▶ [WORK TO BE COMPLETED]:
Print exactly, and only, the lines from the one containing "Vázquez y trabajadores" through the last line of the records below, both included; leave out the pictures.

##############################

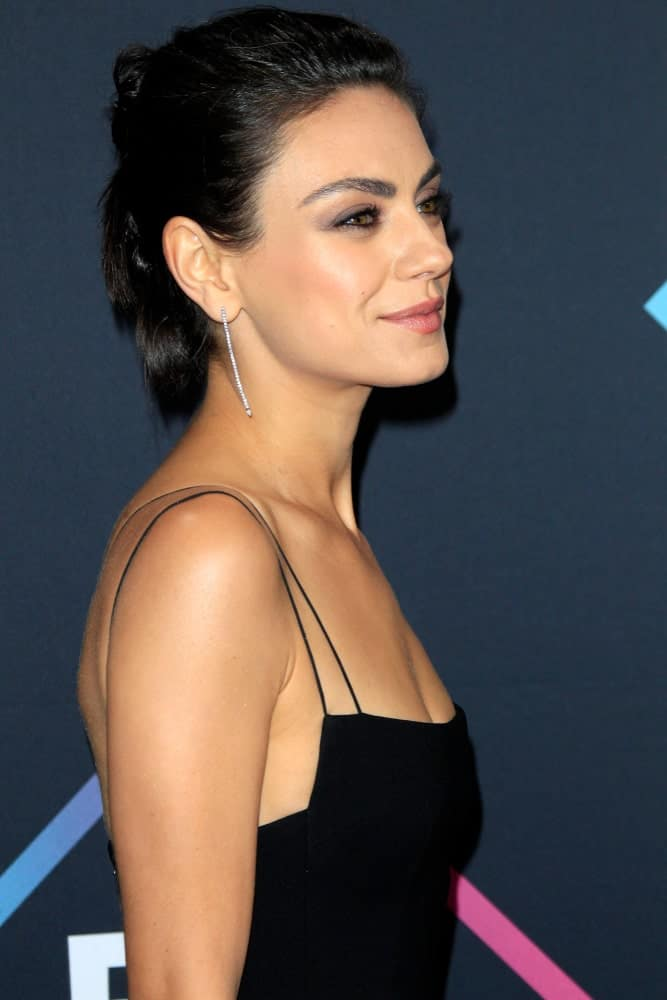 Mila Kunis exuded poise and sophistication in her black dress and messy bun hairstyle to her raven hair at the People's Choice Awards 2018 at the Barker Hanger last November 11, 2018 in Santa Monica.
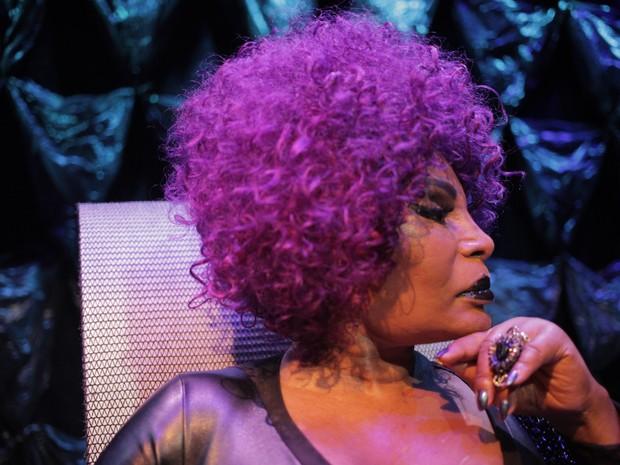 Elza Soares: uma conversa com a cantora negra que desconhece a palavra tristeza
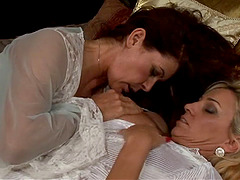 What else do you need if not this hot lesbians sex clip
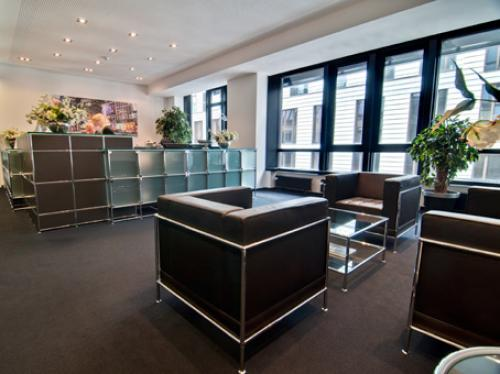 Bequeme Business Lounge der Immobilie in Hamburg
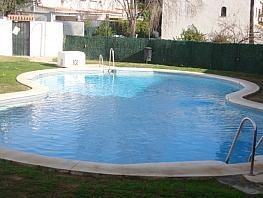 Casa adosada en alquiler en calle Ceuta, Playa de la Fontanilla en Marbella - 386165796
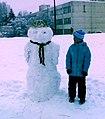 Сніговик на шкільному стадіоні.jpg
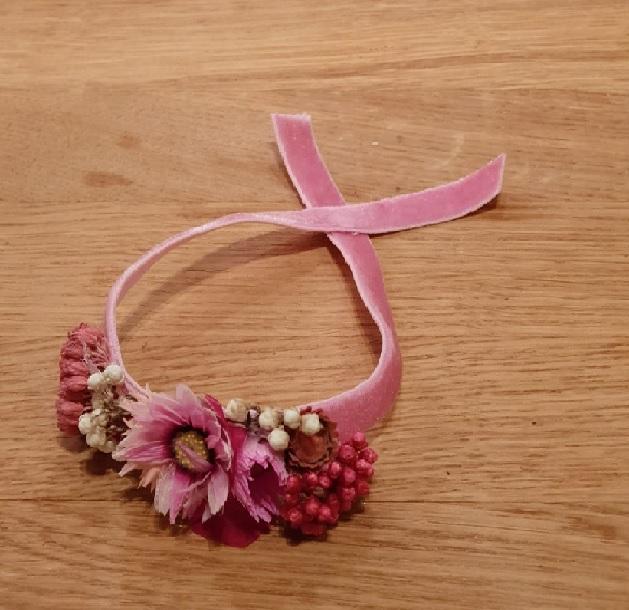 El Centro de Patología de la Mama – Fundación Tejerina regala pulseras de flores a sus pacientes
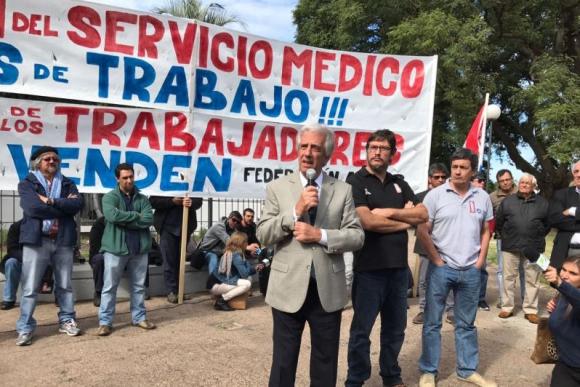Vázquez y trabajadores de Ancap a la salida del Consejo de ministros. Foto: Pablo Fernández.
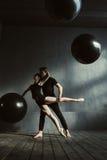 一起执行在演播室的熟练跳芭蕾舞者 库存图片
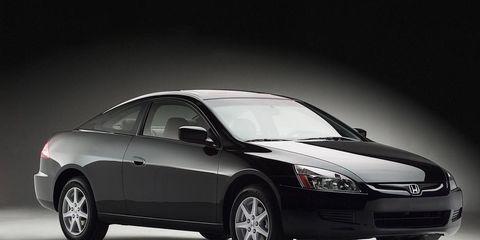 Tire, Automotive mirror, Wheel, Automotive design, Mode of transport, Product, Vehicle, Automotive lighting, Automotive tire, Transport,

##############################

▶ [RESULT OF THE EXERCISE]:
Vázquez y trabajadores de Ancap a la salida del Consejo de ministros. Foto: Pablo Fernández.
 一起执行在演播室的熟练跳芭蕾舞者 库存图片
 Tire, Automotive mirror, Wheel, Automotive design, Mode of transport, Product, Vehicle, Automotive lighting, Automotive tire, Transport,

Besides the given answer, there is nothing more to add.